The policeman dug into his pocket. “Why didn’t you buy some while you were there?” he said.
“I just forgot it. You know how it is, shopping with a child.”
“Where is the child?” the policeman said.
“I traded it in,” the woman said.
“You ought to be in vaudeville,” the policeman said. “How many matches do you want? I aint got but one or two.”
“Just one,” the woman said. “I never do light a fire with but one.”
“You ought to be in vaudeville,” the policeman said. “You’d bring down the house.”
“I am,” the woman said. “I bring down the house.”
“What house?” He looked at her. “The poor house?”
“I’ll bring it down,” the woman said. “You watch the papers tomorrow. I hope they get my name right.”
“What’s your name? Calvin Coolidge?”
“No, sir. That’s my boy.”
“Oh. That’s why you had so much trouble shopping, is it? You ought to be in vaudeville.… Will two matches be enough?”
They had had three alarms from that address, so they didn’t hurry. The first to arrive was the daughter. The door was locked, and when the firemen came and chopped it down, the house was already gutted. The grandmother was leaning out an upstairs window through which the smoke already curled. “Them bastards,” she said. “They thought they would get him. But I told them I would show them. I told them so.”
The mother thought that Popeye had perished also. They held her, shrieking, while the shouting face of the grandmother vanished into the smoke, and the shell of the house caved in; that was where the woman and the policeman carrying the child, found her: a young woman with a wild face, her mouth open, looking at the child with a vague air, scouring her loose hair slowly upward from her temples with both hands. She never wholly recovered. What with the hard work and the lack of fresh air, diversion, and the disease, the legacy which her brief husband had left her, she was not in any condition to stand shock, and there were times when she still believed that the child had perished, even though she held it in her arms crooning above it.

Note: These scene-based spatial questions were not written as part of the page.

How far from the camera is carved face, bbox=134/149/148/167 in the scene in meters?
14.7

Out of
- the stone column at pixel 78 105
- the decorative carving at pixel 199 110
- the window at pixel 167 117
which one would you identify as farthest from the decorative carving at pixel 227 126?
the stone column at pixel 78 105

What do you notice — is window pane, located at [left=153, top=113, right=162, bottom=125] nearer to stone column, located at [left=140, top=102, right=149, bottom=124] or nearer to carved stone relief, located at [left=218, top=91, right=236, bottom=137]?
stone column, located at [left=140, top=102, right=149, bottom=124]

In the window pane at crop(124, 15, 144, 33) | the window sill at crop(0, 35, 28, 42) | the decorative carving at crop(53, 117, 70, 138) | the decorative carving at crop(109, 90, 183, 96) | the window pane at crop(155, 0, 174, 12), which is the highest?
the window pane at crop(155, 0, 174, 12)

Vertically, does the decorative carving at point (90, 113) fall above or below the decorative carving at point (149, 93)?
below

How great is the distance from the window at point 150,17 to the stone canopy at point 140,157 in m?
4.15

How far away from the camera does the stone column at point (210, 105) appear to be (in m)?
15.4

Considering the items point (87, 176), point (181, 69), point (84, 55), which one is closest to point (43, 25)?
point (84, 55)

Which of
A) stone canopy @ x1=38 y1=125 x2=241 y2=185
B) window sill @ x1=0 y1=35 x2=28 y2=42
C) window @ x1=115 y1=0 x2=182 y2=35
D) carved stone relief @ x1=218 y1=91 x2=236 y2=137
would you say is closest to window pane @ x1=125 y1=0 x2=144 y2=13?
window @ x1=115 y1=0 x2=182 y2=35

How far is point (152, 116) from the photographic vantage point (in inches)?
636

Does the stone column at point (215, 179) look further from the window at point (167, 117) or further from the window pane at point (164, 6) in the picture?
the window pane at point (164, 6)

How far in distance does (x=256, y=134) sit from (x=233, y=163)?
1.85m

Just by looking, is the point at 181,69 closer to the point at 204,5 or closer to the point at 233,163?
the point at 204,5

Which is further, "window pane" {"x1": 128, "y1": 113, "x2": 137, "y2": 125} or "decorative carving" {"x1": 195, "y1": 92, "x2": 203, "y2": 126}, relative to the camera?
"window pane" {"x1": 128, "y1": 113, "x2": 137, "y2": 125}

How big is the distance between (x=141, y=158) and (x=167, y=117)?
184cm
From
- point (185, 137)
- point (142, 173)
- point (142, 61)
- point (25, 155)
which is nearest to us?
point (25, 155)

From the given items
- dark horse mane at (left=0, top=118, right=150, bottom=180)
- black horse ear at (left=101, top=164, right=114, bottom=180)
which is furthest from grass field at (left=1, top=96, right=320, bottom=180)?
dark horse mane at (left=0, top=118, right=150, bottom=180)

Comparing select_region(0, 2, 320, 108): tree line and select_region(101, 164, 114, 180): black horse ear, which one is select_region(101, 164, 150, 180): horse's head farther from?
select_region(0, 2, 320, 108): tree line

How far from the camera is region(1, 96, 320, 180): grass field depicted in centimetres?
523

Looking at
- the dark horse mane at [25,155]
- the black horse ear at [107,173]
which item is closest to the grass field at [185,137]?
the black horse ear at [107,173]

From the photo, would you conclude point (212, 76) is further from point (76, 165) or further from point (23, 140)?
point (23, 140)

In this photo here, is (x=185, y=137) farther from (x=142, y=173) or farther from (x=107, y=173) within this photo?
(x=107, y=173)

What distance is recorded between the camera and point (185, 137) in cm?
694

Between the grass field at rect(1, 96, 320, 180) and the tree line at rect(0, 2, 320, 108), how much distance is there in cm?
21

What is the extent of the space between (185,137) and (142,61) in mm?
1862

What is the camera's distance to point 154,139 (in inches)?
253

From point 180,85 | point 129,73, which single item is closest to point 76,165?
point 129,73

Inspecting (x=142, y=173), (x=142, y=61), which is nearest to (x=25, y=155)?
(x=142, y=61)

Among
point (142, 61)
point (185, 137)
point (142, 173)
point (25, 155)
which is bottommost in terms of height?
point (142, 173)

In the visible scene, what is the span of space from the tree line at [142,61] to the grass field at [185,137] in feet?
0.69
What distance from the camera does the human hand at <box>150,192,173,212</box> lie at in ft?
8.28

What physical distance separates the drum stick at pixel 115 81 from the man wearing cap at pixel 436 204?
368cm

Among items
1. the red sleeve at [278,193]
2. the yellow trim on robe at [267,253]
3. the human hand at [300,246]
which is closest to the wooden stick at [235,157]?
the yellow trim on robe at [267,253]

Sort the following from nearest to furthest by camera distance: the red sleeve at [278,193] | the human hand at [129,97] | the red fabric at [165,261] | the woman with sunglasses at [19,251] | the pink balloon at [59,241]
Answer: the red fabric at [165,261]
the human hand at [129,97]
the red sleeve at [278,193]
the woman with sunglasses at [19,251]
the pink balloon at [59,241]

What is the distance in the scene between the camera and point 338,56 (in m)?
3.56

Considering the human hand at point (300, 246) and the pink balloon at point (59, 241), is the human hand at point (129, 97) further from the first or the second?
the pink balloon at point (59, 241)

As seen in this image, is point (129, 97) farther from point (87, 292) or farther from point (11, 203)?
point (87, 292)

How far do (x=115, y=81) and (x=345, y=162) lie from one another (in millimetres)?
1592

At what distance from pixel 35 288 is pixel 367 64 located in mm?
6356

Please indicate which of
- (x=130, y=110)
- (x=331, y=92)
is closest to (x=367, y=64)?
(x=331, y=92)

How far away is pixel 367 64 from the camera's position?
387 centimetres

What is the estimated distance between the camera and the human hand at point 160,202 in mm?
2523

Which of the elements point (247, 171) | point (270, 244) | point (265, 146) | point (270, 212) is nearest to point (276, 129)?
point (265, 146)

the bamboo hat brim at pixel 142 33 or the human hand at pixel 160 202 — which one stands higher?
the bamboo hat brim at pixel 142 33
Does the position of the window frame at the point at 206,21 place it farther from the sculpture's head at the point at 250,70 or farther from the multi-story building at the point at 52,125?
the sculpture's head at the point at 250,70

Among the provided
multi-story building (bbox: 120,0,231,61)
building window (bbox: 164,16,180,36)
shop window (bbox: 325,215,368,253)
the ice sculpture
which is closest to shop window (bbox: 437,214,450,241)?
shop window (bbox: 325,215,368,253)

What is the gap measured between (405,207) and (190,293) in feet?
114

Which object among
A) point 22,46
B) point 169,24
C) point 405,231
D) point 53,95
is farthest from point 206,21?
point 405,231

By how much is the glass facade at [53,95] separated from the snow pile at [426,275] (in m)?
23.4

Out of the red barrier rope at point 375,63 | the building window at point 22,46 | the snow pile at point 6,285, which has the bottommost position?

Popeye might well have been dead. He had no hair at all until he was five years old, by which time he was already a kind of day pupil at an institution: an undersized, weak child with a stomach so delicate that the slightest deviation from a strict regimen fixed for him by the doctor would throw him into convulsions. “Alcohol would kill him like strychnine,” the doctor said. “And he will never be a man, properly speaking. With care, he will live some time longer. But he will never be any older than he is now.” He was talking to the woman who had found Popeye in her car that day when his grandmother burned the house down and at whose instigation Popeye was under the doctor’s care. She would fetch him to her home in afternoons and for holidays, where he would play by himself. She decided to have a children’s party for him. She told him about it, bought him a new suit. When the afternoon of the party came and the guests began to arrive, Popeye could not be found. Finally a servant found a bathroom door locked. They called the child, but got no answer. They sent for a locksmith, but in the meantime the woman, frightened, had the door broken in with an axe. The bathroom was empty. The window was open. It gave onto a lower roof, from which a drain-pipe descended to the ground. But Popeye was gone. On the floor lay a wicker cage in which two lovebirds lived; beside it lay the birds themselves, and the bloody scissors with which he had cut them up alive.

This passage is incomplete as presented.